··· Study material ···

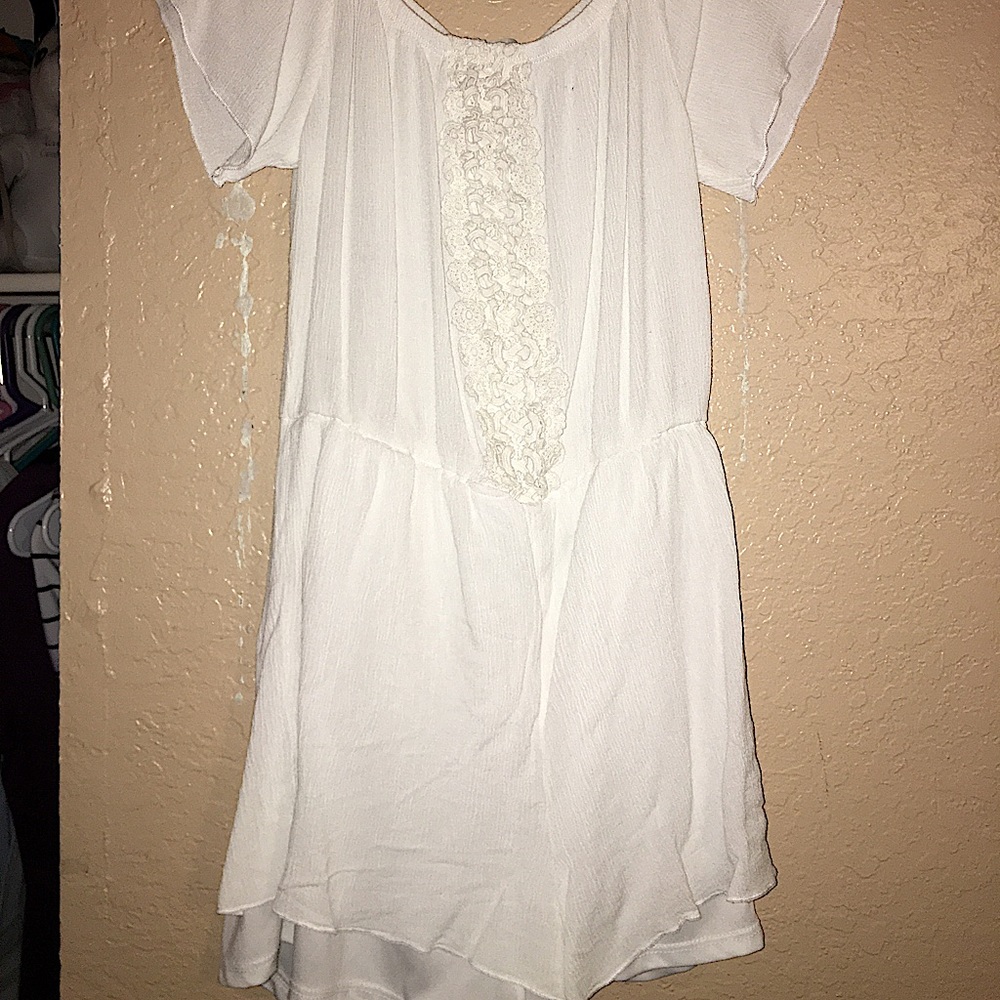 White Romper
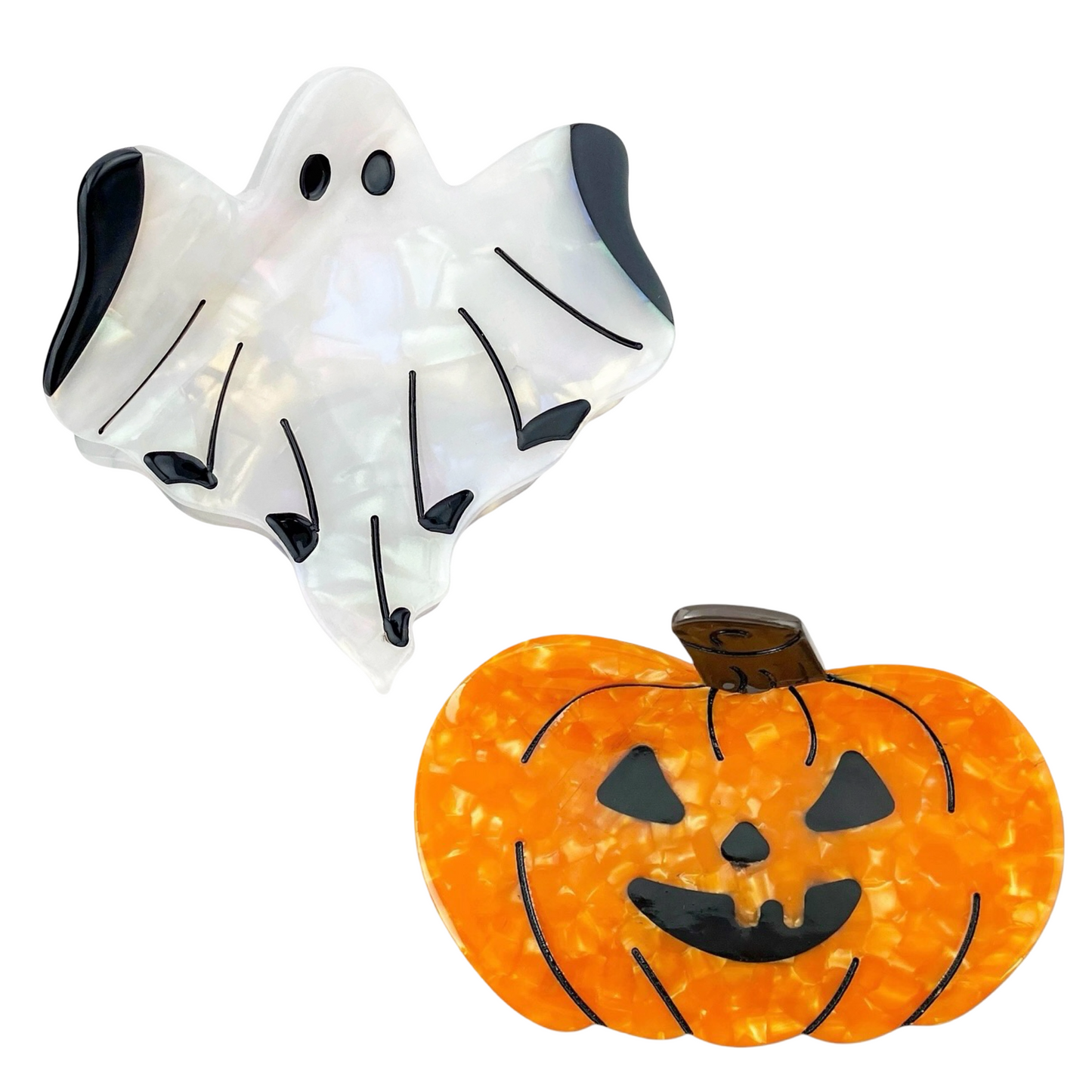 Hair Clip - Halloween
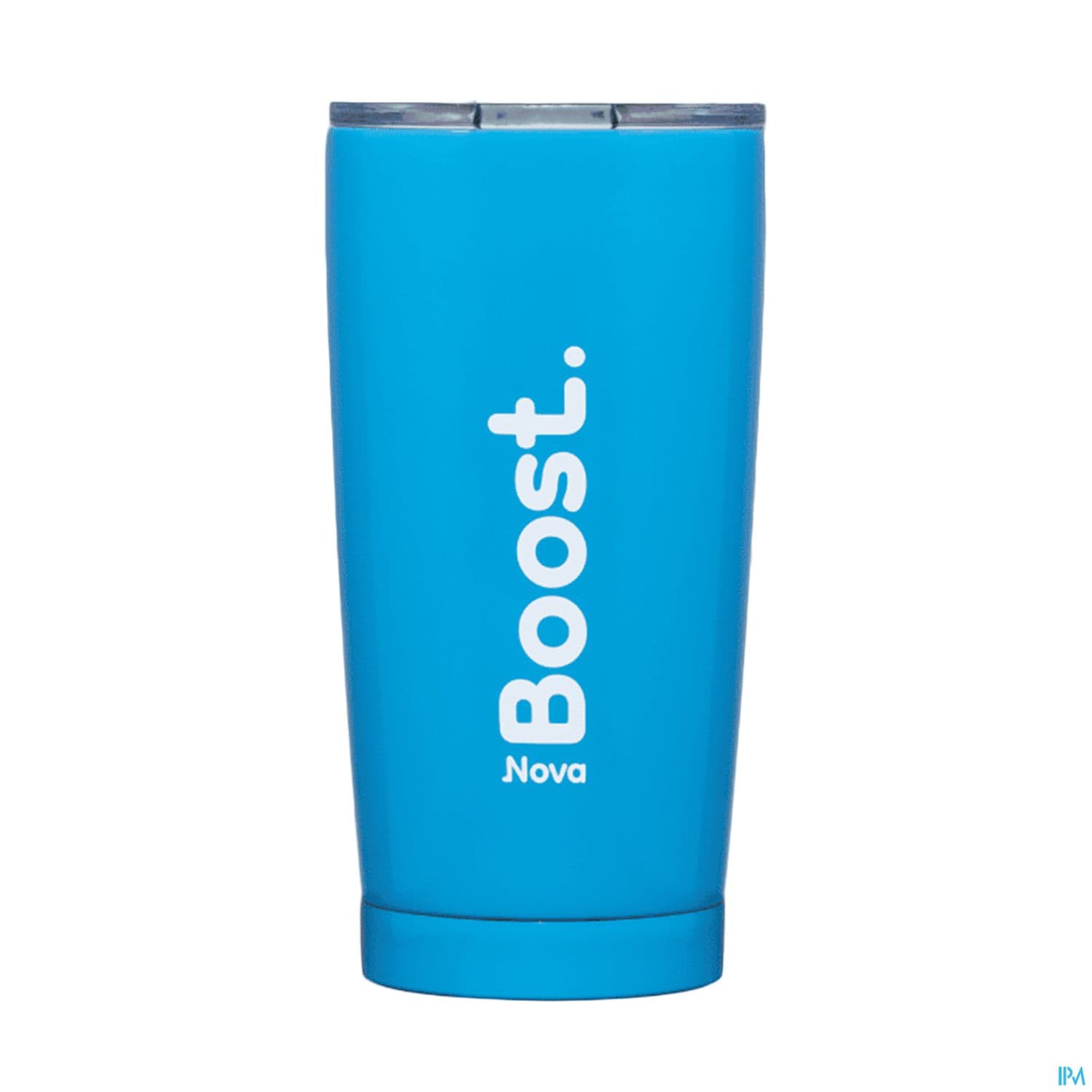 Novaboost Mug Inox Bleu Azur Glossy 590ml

···
··· Study material ···

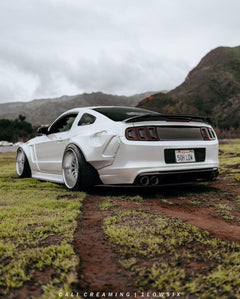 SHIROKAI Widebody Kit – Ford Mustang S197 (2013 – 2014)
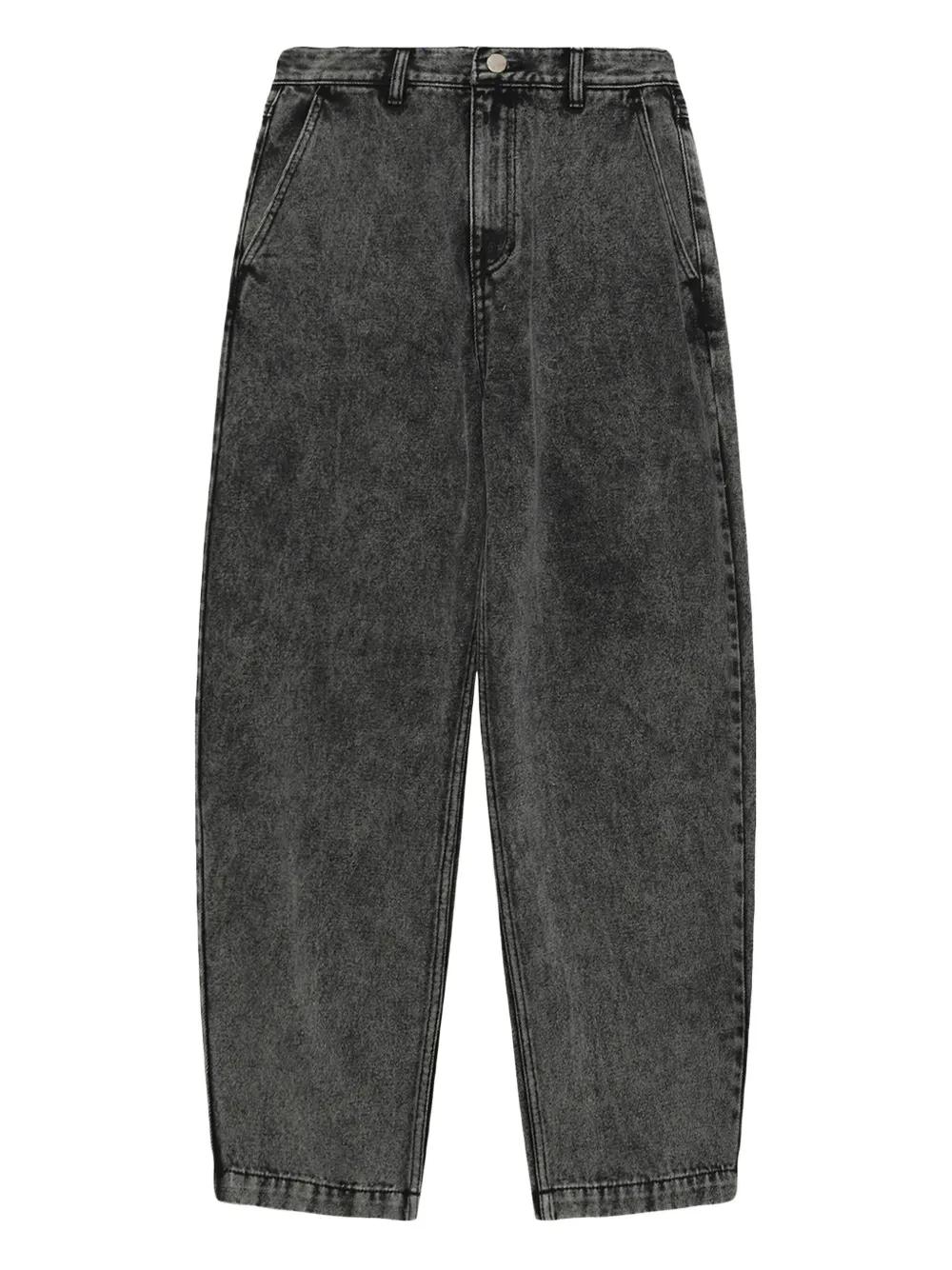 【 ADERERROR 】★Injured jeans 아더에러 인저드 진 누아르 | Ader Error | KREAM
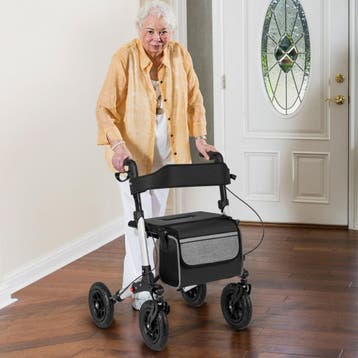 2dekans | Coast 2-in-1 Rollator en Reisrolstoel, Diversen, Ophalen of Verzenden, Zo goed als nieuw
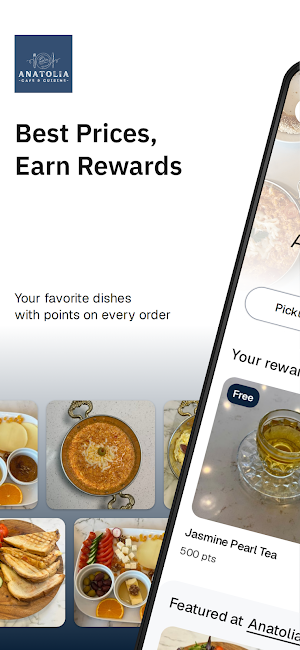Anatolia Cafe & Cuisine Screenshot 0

···

* Work item:
"White Romper" marks the first line to copy, and "Novaboost Mug Inox Bleu Azur Glossy 590ml" marks the last. Repeat that stretch above exactly, with no pictures.

* Finished exercise:
 White Romper
 Hair Clip - Halloween
 Novaboost Mug Inox Bleu Azur Glossy 590ml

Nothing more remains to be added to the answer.